▸ **Selected passage**
::::
The conservation movement began to form alongside the growth of outdoor recreation. Among the early proponents of nature conservation and enjoyment were many influential names who held a belief in the benefit of the Bible and its Creator God. Some kept their beliefs to themselves while others were vocal. All contributed in momentous ways, eloquently spreading ideas of the importance of nature.



These early names include: George Perkins Marsh author of Man and Nature which in 1864 helped launch the modern conservation movement;18 Frederick Billings who, inspired by Marsh, advocated for early national parks and helped set standards for sustainable forestry and agriculture;19 Sir Robert Hunter and Octavia Hill who both helped establish the Commons Preservation Society of England in 1865, one of the first organizations to promote conservation;20 preacher and author Charles H. Spurgen who advocated for the benefits and preservation of Creation throughout his ministry from 1854-1892; George Washington Sears author of the 1884 classic Woodcraft which was an early guide to camping and so influential it has never gone out of print! These and others laid the foundation of nature enthusiasm in the public mind that paved the way for outdoor ministry.



These two ideas of conservation and reconnection to nature grew and flourished throughout the latter half of 19th century. During this same period, the youth ministry movement had become a staple part of Christian ministry. It was only natural that youth workers would try to reconnect the youth with nature and use it to point young minds to its Creator. Many individuals did so. But only a few had the vision to form a ministry where the outdoors was key.
::::
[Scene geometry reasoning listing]
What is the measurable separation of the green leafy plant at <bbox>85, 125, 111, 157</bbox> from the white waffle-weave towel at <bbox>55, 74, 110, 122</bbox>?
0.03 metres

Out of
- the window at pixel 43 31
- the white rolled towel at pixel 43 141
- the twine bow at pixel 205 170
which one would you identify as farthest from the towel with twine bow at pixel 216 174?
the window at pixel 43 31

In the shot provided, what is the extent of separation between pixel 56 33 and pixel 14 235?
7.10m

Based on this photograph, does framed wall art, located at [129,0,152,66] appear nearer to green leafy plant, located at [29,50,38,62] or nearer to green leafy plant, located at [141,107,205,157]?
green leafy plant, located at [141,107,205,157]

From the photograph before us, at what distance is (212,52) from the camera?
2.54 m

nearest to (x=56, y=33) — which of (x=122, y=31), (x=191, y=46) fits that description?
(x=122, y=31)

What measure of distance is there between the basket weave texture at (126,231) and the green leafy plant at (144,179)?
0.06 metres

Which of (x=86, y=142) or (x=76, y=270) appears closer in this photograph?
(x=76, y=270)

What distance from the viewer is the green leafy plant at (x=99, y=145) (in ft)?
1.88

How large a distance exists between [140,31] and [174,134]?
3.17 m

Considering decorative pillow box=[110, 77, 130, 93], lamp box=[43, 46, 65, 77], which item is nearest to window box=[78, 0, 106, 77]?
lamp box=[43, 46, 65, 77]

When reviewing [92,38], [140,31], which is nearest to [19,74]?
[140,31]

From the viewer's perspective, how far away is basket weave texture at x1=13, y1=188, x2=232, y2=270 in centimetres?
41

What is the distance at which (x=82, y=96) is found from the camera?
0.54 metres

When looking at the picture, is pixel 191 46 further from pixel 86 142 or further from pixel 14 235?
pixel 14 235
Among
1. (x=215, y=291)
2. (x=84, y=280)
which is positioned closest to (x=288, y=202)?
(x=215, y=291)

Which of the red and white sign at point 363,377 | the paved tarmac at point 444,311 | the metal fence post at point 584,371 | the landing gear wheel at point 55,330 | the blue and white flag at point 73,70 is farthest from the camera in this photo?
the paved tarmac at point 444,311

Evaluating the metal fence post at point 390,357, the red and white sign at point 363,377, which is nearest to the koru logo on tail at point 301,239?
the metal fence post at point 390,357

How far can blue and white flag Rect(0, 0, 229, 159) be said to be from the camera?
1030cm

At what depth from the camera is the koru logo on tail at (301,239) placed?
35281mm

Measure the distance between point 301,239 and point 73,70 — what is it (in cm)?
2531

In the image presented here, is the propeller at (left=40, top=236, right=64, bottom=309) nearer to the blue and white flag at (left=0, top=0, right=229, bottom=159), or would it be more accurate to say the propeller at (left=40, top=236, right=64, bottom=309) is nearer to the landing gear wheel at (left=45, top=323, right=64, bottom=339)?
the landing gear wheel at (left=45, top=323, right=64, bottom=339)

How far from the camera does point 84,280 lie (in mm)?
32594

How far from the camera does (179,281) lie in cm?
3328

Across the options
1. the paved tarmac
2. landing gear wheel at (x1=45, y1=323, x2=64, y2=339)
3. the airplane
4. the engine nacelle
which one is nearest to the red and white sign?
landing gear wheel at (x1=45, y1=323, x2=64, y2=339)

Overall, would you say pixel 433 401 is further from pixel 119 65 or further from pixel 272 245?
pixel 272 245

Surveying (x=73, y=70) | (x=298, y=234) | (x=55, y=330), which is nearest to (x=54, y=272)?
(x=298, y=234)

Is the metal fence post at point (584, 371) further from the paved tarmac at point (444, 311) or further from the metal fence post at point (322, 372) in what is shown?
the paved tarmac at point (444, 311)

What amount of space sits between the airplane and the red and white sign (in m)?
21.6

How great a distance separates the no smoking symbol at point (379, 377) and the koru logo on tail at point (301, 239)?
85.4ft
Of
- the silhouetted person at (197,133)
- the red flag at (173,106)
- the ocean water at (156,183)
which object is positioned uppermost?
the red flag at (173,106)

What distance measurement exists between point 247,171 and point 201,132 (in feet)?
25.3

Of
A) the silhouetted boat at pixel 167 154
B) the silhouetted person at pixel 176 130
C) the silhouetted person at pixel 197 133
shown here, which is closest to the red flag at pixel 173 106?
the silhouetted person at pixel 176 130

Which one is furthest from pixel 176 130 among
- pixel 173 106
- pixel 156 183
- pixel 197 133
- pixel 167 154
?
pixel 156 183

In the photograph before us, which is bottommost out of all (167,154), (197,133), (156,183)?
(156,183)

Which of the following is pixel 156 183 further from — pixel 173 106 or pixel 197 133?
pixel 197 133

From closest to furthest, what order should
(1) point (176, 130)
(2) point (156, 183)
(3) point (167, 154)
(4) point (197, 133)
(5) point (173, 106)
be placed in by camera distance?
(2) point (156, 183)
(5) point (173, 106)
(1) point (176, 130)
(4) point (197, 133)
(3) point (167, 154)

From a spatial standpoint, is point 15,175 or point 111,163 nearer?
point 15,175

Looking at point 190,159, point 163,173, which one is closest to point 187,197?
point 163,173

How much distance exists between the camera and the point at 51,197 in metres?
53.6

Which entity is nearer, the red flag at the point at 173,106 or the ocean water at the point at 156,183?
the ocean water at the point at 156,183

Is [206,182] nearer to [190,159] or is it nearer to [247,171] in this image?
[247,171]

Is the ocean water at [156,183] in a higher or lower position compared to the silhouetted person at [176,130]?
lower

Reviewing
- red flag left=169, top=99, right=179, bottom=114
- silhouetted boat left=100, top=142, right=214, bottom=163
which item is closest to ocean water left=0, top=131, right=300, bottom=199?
::::
▸ **What this task involves**
Answer these questions from the passage on early conservation:
1. Alongside the growth of what did the conservation movement begin to form?
2. Which organization did Sir Robert Hunter and Octavia Hill help establish in 1865?
3. What movement had become a staple part of Christian ministry during the latter half of the 19th century?
The listing was taken from a separate source unrelated to the passage.

▸ **Final answer**
1. Outdoor recreation.
2. The Commons Preservation Society of England.
3. The youth ministry movement.